Outra sugestão que indicamos com esse estudo, é a de que os cursos e capacitações, por
meio do correio e mesmo, sob controle rígido, os da educação a distância (EAD), ganhem
maior espaço na unidade penal, cujo conhecimento poderão ser utilizados no mercado de
trabalho quando em liberdade. Assim, além de investir na carreira, o aprisionado se prepara,
em sua subjetividade, estima, autoconfiança, segurança para esse retorno a sociedade. Em
outras linhas, que o olhar precisa ser dirigido para de onde veio esse indivíduo que agora
privado de liberdade e que logo, num futuro distante ou não, retornará a sociedade. O foco
precisa ser a pessoa privada de liberdade em sua integralidade e não apenas em seu delito.

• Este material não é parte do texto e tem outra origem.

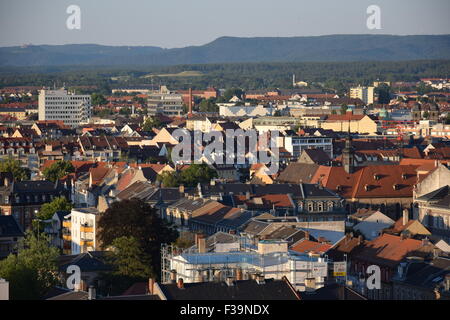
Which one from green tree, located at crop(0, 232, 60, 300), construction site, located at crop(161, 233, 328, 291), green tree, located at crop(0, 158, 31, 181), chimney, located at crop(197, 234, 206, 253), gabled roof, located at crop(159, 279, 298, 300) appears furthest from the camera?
green tree, located at crop(0, 158, 31, 181)

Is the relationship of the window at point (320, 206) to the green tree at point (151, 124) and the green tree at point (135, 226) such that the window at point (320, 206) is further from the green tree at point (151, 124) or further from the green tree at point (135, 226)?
the green tree at point (151, 124)

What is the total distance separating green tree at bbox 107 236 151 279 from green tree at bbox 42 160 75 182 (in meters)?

A dinâmica relacional do sistema penitenciário, precisa ser voltada para o futuro da
pessoa privada de liberdade, o passado todos já sabem o que aconteceram em partes, a
privação de liberdade esta aí para evidenciar isso. O presente é agora, o que se pode fazer para
esse futuro, de retorno a sociedade, que seja para contribuir com ela, junto com as crianças de
hoje. Visto que este retorno, só uma questão de tempo, e quando não puderem a curto prazo,
mandarão representantes, como evidenciou os relatos.
Nesse sentidos (re)construídos, concluo com a reflexão de que “a injustiça que se faz a
um é a ameaça que se faz a todos” e a injustiça que permitimos em nós, são as verdadeiras
prisões que nos impede de viver plenamente.